Cette passion pour la préhistoire est récente chez moi, je dirais qu’elle date des confinements. En faisant mon footing dans le kilomètre autorisé, je me suis mise à écouter des podcasts sur les premiers êtres humains, notamment les Cours du Collège de France de Jean-Jacques Hublin, que j’ai trouvés captivants. Je croyais cette lubie singulière, pas du tout : le paléoanthropologue fait salle comble désormais et la librairie Compagnie à Paris est obligée de lui demander à l’avance la bibliographie qu’il compte partager durant ses interventions, afin de pouvoir assouvir les pulsions consuméristes des étudiants à tête blanche quand ils sortent de sa classe. Les livres et documentaires sur le sujet se multiplient. La préhistoire fascine. À moins que ce ne soit l’idée que l’on s’en fait, car la période est vaste et recouvre des situations diverses.
Il faut dire que, ces dernières années, tout s’est accéléré. Au carrefour de différentes disciplines, les découvertes récentes font voler en éclat beaucoup de ce qui nous a été enseigné jusqu’à présent au collège ou au lycée. Il nous faut aujourd’hui renoncer à la succession chronologique : australopithèques, Homo Habilis, Homo Erectus, et – enfin ! – Homo Sapiens. L’avancée dans le temps ressemble plutôt à un réseau de ruisseaux, avec des impasses, des croisements et des fusions. En Eurasie, Néandertal, Sapiens et Denisova ont ainsi cohabité plusieurs dizaines de milliers d’années ; Néandertal et Sapiens ont connu des évolutions parallèles : leur outillage s’est amélioré, ils ont fabriqué des parures et construit – il y a 120 000 ans – des sépultures. Sans que l’on sache pourquoi Sapiens est finalement demeuré seul.
Flambeau familial
Il faut dire que la discipline est récente. Lascaux, Chauvet, Cosquer… Des histoires de hasard, d’hommes et plus rarement de femmes. On peut d’ailleurs voir là une raison, également, à ce nouvel intérêt pour ce qui nous a précédés. Quel a été le rôle des femmes dans ces époques lointaines ? Que nous racontent par exemple les vénus aux formes généreuses, retrouvées sur de nombreux sites archéologiques ? À quoi servaient-elles, avec leur silhouette épurée qui les rapproche d’œuvres d’art moderne ? Quid des empreintes de main retrouvées à des milliers de kilomètres de distance les unes des autres et qui pourraient être celles de femmes ? Comment déterminer ce qui relève du symbolique et de la représentation d’une réalité ? Comment ne pas – trop – projeter ce que nous connaissons aujourd’hui des échanges entre communautés, des déplacements, de nos échelles de temps, sur ce que nous découvrons ?
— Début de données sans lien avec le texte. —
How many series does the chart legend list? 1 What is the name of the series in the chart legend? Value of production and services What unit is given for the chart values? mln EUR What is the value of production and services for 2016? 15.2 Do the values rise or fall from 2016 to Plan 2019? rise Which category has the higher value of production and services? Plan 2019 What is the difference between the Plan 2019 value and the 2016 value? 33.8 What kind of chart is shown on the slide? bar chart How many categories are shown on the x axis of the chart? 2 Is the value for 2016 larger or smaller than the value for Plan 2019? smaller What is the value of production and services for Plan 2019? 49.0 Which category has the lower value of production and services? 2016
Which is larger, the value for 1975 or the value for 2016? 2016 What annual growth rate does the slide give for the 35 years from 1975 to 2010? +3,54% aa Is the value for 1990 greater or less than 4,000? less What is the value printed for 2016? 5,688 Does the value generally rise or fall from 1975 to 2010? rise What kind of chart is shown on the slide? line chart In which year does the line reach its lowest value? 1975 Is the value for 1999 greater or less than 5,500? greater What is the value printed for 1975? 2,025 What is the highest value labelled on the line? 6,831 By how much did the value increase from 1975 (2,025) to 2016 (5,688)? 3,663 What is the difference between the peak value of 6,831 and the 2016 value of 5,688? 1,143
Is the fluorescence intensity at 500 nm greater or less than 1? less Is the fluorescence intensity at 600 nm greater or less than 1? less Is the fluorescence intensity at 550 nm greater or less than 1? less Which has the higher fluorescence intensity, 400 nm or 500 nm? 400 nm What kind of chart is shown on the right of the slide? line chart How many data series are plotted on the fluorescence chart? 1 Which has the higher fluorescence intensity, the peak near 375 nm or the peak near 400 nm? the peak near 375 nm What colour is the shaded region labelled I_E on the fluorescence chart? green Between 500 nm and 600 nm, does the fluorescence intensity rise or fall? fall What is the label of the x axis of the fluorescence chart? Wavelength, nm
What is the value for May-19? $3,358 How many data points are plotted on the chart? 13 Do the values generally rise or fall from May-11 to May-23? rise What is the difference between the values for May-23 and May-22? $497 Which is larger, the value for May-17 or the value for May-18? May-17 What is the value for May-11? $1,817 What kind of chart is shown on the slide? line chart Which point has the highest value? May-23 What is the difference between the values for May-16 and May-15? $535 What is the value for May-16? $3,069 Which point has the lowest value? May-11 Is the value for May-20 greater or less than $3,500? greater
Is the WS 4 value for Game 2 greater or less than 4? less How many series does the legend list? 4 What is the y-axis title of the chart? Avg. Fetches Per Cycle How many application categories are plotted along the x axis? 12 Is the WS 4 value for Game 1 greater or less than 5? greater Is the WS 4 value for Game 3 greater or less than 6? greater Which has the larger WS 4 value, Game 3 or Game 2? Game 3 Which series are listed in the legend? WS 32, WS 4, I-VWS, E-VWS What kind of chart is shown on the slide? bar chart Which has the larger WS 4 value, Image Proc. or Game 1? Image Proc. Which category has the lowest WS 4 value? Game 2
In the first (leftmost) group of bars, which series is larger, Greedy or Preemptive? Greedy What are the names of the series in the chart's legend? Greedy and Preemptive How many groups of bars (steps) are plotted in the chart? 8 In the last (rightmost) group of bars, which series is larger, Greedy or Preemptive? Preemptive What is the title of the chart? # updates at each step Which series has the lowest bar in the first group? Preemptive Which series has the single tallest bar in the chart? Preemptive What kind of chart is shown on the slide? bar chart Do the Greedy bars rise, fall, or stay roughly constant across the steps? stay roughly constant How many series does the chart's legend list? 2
Après les confinements, je suis allée voir des expositions sur le sujet, j’ai fait un crochet par Tautavel au cours d’une randonnée, passé quelques samedis au musée de l’Homme rénové. Aussi quand une amie, la photographe Hélène David, m’a parlé d’une femme qui avait hérité d’une grotte préhistorique, abritant des dessins sur ses murs, j’ai foncé. Les ancêtres de Joëlle Darricau sont basques depuis plusieurs générations, et son arrière-grand-père possédait la colline de Gaztelu sur laquelle les cavités ont été mises au jour. Après la mort de son père, elle a repris le flambeau familial, s’enthousiasmant pour les trouvailles récentes sur la préhistoire, accueillant des équipes scientifiques, tissant des liens avec d’autres propriétaires de sites.
Elle a également introduit une dimension culturelle dans son approche des lieux. Dans l’une de ces grottes ont été retrouvés des objets fabriqués « en série », notamment des flûtes : quels sons celles-ci produisaient-elles ? Pour tenter une réponse, Joëlle Darricau a travaillé avec des musiciens. Mais je voulais aussi la questionner sur ce que ça lui apporte d’avoir une grotte sur sa propriété, de pouvoir s’y balader quand elle est fermée au public, quels liens avec des ancêtres aussi lointains cela peut créer… Nous avons passé ensemble une journée. Hors du temps.